This appln claims the benefit of Provisional No. 60/081,352 filed Apr. 10, 1998. 
    
    
     FIELD OF THE INVENTION 
     My invention relates to a toy, and more generally, to ornamental objects which may be crushed or otherwise deformed without damage, and which are capable of returning to their original shape after the deforming forces are removed from the object. 
     BACKGROUND 
     A wide variety of children&#39;s toys and various ornamental objects are made of rubber compounds which are formulated for resiliency, elasticity, strength, and other important properties. 
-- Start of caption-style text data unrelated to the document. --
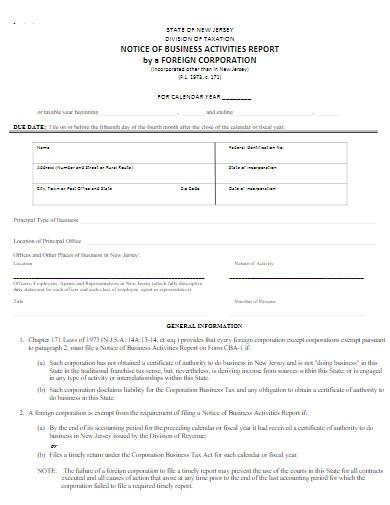 notice of business activities report in pdf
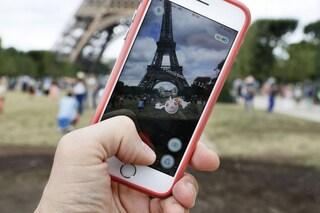 Pokémon Go vietato nelle scuole francesi: rischioso per la sicurezza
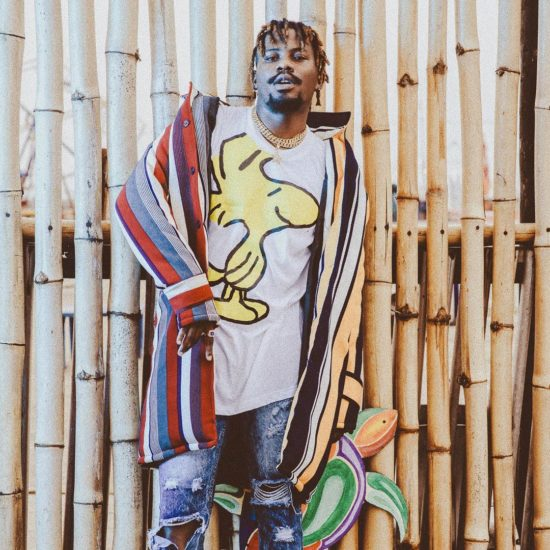 Twitter User Tackles Ycee, for Switching Music Style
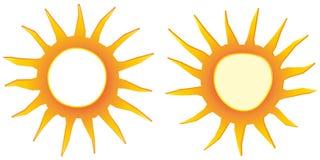 insigne saisonnier de vecteur d'achats de conception de signe d'offre du soleil d'affaires plates de label Photographie stock libre de droits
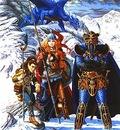 Dragon Lance   Dragons of the Winter Night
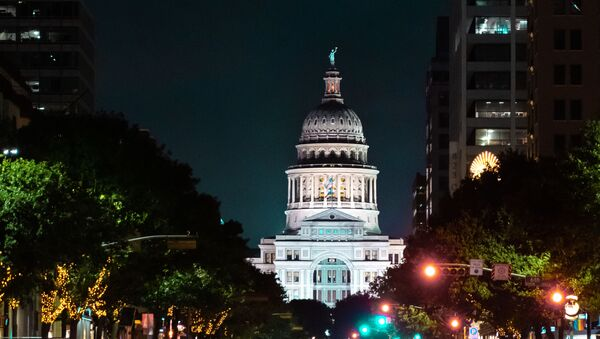 Texas State Capitol Building in Austin, Texas - Sputnik International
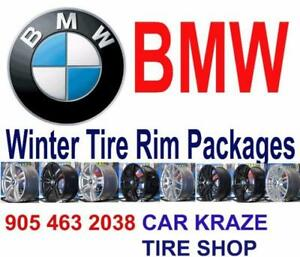 BMW Winter Wheels & Tire Package AT Car Kraze 905 463 2038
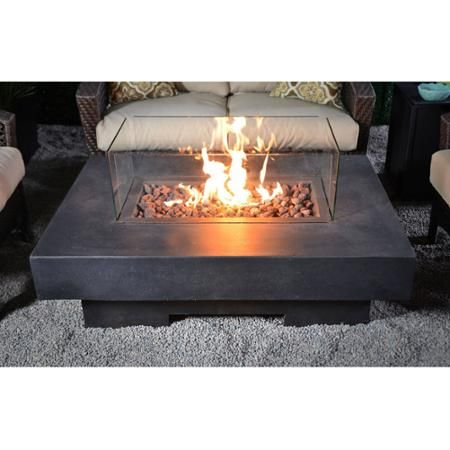 1000 ideas about gas fire pits on pinterest gas fires - Better homes and gardens gas fire pit ...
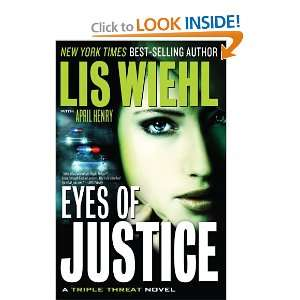 Novel): Lis Wiehl, April Henry: 9781404183537:  Books
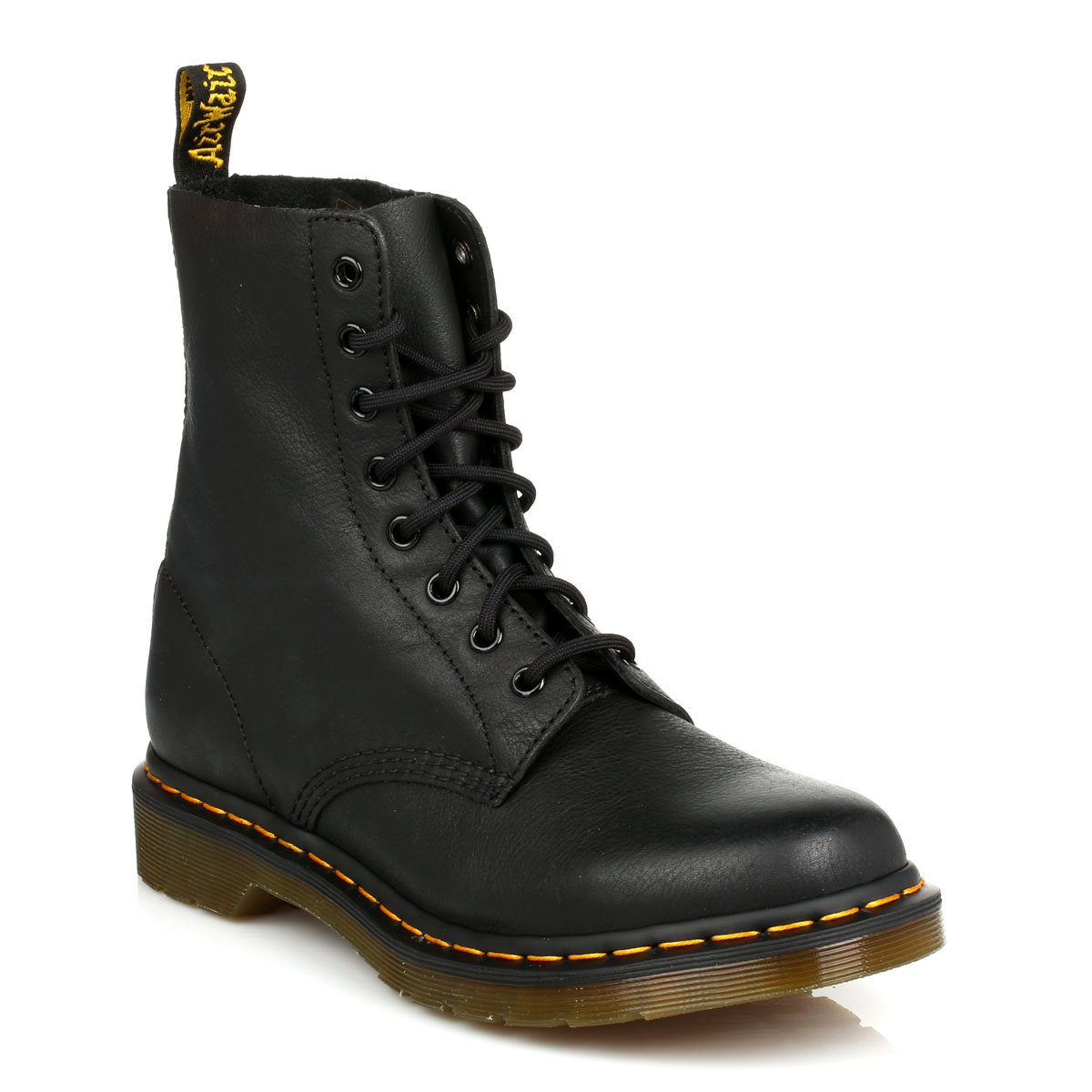 Dr. Dr. Martens Leather Ankle Boots Bottines En Cuir Martres dohihy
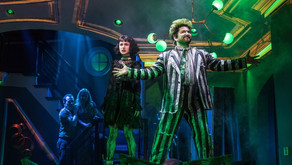 """Five Things To Love About """"Beetlejuice"""""""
     I am aware of various attempts in which an effort has been made to provide an improved toy which has retarded resiliency. Such designs are largely characterized by the use of rubber compounding formulations which result in designs that have a “slow motion” return to the undistorted shape. One such design is shown in U.S. Pat. No. 2,830,402, issued Apr. 15, 1958, to J. A. Jones for ORNAMENTAL TOYS POSSESSING RETARDED RESILIENCY. In one embodiment, his invention provides a solid elongated body of substantial thickness that is made of a resilient material of essentially low molecular weight polyvinyl chloride, and a resiliency retarding ingredient so that the return to the original shape, after deformation, will be relatively slow. 
     OBJECTS, ADVANTAGES, AND NOVEL FEATURES 
     I have now invented, and disclose herein, a novel, design for flexible, resilient foam animals which may be packaged in the form of puzzle parts, and which can be assembled into characters or animals having interchangeable, moveable limbs. When animals are provided, the foam objects are adapted to being interchangeably assembled, and to having limbs articulated about pivot assembly points. My resilient foam objects are simple, lightweight, relatively inexpensive and easy to manufacture, and otherwise superior to those designs heretofore used or proposed, in so far as I am aware. 
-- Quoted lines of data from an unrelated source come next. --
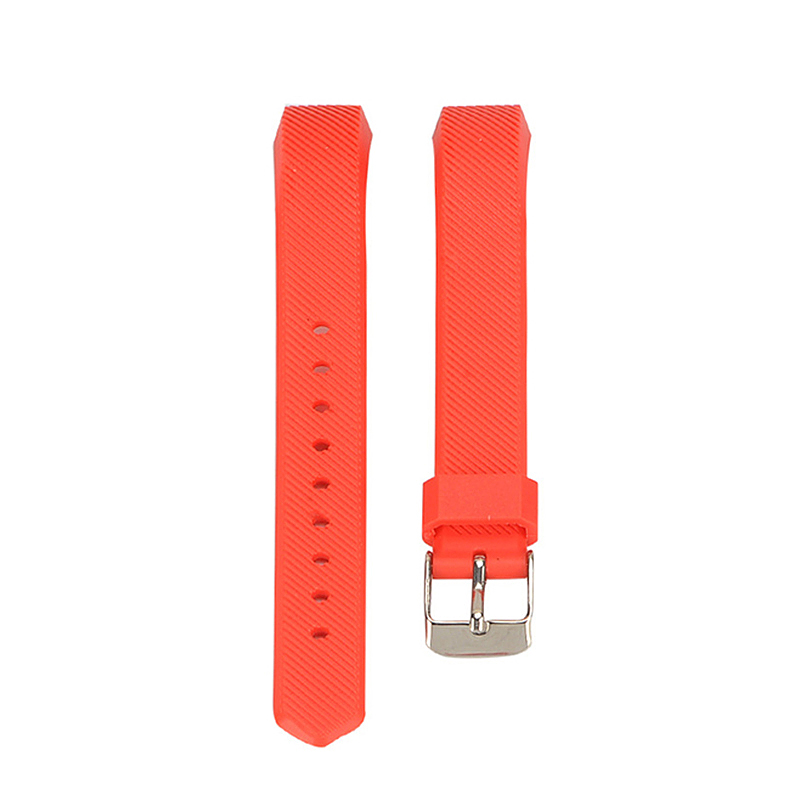 Replacement Silicone Watchband Soft TPU Adjustable Sports Watch Band Wrist Strap for Fitbit Alta HR Size L - Red
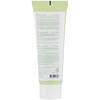 Skin79, Jeju Aloe, Aqua Peeling Gel, 3.38 fl oz (100 ml)
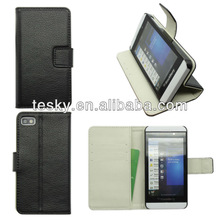 in black+ white color wallet stand genuine /real leather cases/covers for BlackBerry Z10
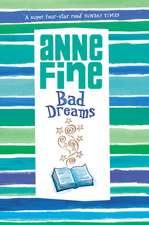 Fine, A: Bad Dreams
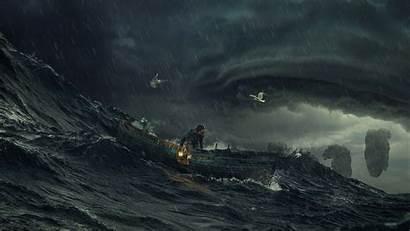 Storm Ocean Dark Wallpapers 4k Waves Wide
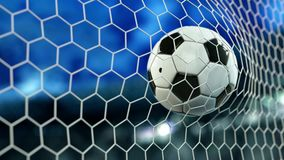 Beautiful Soccer Ball flies into Goal Net in Slow Motion. Football 3d animation 4k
     From the foregoing, it will be apparent to the reader that one important and primary object of the present invention resides in the provision of a novel foam toy susceptible of being manually assembled. 
     Other important but more specific objects of the invention reside in the provision of a novel foam toy as described herein which: 
     can be manufactured in a simple, straightforward manner with commonly available manufacturing procedures such as water jet cutting techniques, or with die stamping techniques from commonly available foam materials; 
     in conjunction with the preceding object, have the advantage that they can be easily left in position in the material from which they are formed, in order to provide a “puzzle” having insert shapes corresponding to various body portions for the selected object; 
     which in a relatively inexpensive manner can be provided in a variety of shapes and sizes to produce animals or other objects of any imaginable shape, size, or color. 
     Other important objects, features, and additional advantages of my invention will become apparent to the reader from the foregoing and the appended claims and as the ensuing detailed description and discussion proceeds in conjunction with the accompanying drawing. 
     SUMMARY OF THE INVENTION 
     I have now invented and disclose herein a novel puzzle which can be removed from the puzzle form and converted into a three dimensional object such as a toy foam animal. Such a foam animal preferably includes interchangeable body parts, and more preferably includes articulating appendages which are interchangeably attachable to the body at pivot structures that are affixed to, or which extend thru, the body portions of the foam animal. In one embodiment, pivot structures are formed by resilient foam pivot pins having deformable retaining caps at opposing ends thereof, which, after attachment of articulating limbs, serve to retain the limbs. In another embodiment, the pivot pins act against hex-socket shaped apertures (defined by wall edge portions) that are located on each limb. 
     The novel foam animal provides a simple, interesting, attention focusing toy for children. Various designs can be used to increase the variety of shapes and sizes of the animals, and the toys can be made in the shape and size appropriate to suggest any desired species, whether it be dinosaurs, turtles, farm animals, pets, reptiles or any other selected design. This design provides a most interesting novel structure for assembling toy objects, and especially toy animals, compared to previous designs known to me. 
    
    
     BRIEF DESCRIPTION OF DRAWING 
     FIG. 1 is a perspective view of a foam animal, prepared according to the present invention, shown with all parts located in “puzzle” form in a form block from which the object is formed, and indicating in broken lines the removal of an integrally formed animal body section from the foam base. 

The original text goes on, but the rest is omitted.